44. Süß, a village that moved from Thüringen to Hessen, with Weißenborns and all.

Posted on Facebook on 4 January 2018.

One of the 28 men I have included on the first map who carried either the name Wittenborn (in green) or Weißenborn (in red) in 1618, at the start of the Thirty Years' War, is Andreas Weißenborn. I have taken the data about Andreas and his descendants partly from Heritage and the remainder from open sources. The persons who have provided these data state that Andreas and his son Johannes were born in Nentershausen in about 1605 and 1630, respectively. The first hard data are however the marriage of Johannes and Ursula Lang in nearby Süß - see the second map - on 8 February 1658 and the baptism in Süß of their daughter Veronica on 10 December 1658.
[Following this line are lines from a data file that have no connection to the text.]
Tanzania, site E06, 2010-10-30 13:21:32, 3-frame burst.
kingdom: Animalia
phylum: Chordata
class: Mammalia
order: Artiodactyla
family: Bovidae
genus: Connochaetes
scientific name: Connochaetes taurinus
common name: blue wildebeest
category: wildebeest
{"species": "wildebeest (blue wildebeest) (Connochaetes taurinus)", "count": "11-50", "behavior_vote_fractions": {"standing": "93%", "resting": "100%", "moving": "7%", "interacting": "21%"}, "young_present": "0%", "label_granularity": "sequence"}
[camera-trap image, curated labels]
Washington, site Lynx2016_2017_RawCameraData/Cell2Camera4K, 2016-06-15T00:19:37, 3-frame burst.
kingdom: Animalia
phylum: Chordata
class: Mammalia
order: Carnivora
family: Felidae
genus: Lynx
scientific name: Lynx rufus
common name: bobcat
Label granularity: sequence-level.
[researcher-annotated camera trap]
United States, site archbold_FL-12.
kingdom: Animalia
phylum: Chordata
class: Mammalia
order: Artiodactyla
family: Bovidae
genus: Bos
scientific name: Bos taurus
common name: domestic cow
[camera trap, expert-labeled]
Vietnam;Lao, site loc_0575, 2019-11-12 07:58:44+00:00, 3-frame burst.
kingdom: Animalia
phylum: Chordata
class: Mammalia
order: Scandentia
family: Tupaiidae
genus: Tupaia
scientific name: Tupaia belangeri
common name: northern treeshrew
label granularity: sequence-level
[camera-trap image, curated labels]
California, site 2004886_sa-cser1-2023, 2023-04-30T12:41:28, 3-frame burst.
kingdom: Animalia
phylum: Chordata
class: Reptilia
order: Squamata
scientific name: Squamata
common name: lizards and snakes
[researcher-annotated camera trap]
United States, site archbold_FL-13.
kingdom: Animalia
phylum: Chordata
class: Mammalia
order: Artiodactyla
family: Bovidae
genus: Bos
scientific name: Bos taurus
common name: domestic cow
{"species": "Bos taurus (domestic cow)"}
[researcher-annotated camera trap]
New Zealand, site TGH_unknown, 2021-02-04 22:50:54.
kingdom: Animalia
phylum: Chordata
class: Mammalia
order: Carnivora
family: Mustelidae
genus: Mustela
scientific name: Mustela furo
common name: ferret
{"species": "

Andreas Weißenborn was most likely alive in 1639. Nentershausen is currently part of Hessen. Andreas is however not mentioned in the transcription of the Hessische Mannschaftsregister of 1639 made by Hilmar Milbradt in 1959. A scan of this transcription can be found here.

Was Nentershausen part of Hessen in 1639? Politically yes, but in practice not yet. The family von Baumbach had lent Nentershausen and several neighbouring villages from the monastery Hersfeld at least since 1365, and held both the higher and lower jurisdiction. In 1578 the von Baumbachs were forced to yield the higher jurisdiction to Landgrave Wilhelm IV of Hesse-Kassel, who included Nentershausen politically within Amt Sontra. The von Baumbachs kept the lower jurisdiction until 1806. Meanwhile the monastery Hersfeld became the princedom Hersfeld at the death of abbot Joachim Röll in 1606, as he had nominated prince Otto von Hessen, grandson of Wilhelm IV, as administrator of the abbey and hence effectively as his successor. When Otto died in 1617, at the tender age of 22, the princedom Hersfeld and the title legally fell to the house Hesse-Kassel. However, this was sanctioned only in 1648, after the Thirty Years' War.

If Andreas and his son Johannes lived in Nentershausen in 1639, they were in a factual no-mans land. They may however have lived in nearby Süß, which was firmly part of Thüringen until 1733, when Landgrave Friedrich von Hessen dropped his claims on Amt Hausbreitenbach and received among others this village as compensation. They would have been better off in Süß: Thüringen suffered much less in the Thirty Years' War than Hessen, as it was predominantly Lutheran while Hessen was predominantly Calvinist. The Calvinists were disliked by all other parties, while the Lutherans got along quite well with most other parties.

Why are Andreas and Johannes and the village of Süß of interest? Because it seems that, apart from a few missing links, Andreas and Johannes are forebears and Süß the ancestral village of a family tree of some 150 persons, with major branches in Hazleton in Luzerne County, Pennsylvania and Iba in Hesse-Kassel. Both branches very likely have descendants in the present time.

I may add that the data about Andreas and his descendants took me well above the 9000th entry in my database. If my estimate of 10,000 Wittenborns and Weis(s)enborns c.q. Weißenborns from 1600 to the present day holds good, there are only some 1000 more persons to find and my research is already 90% done. Once this project is finished and published, I will miss it dearly.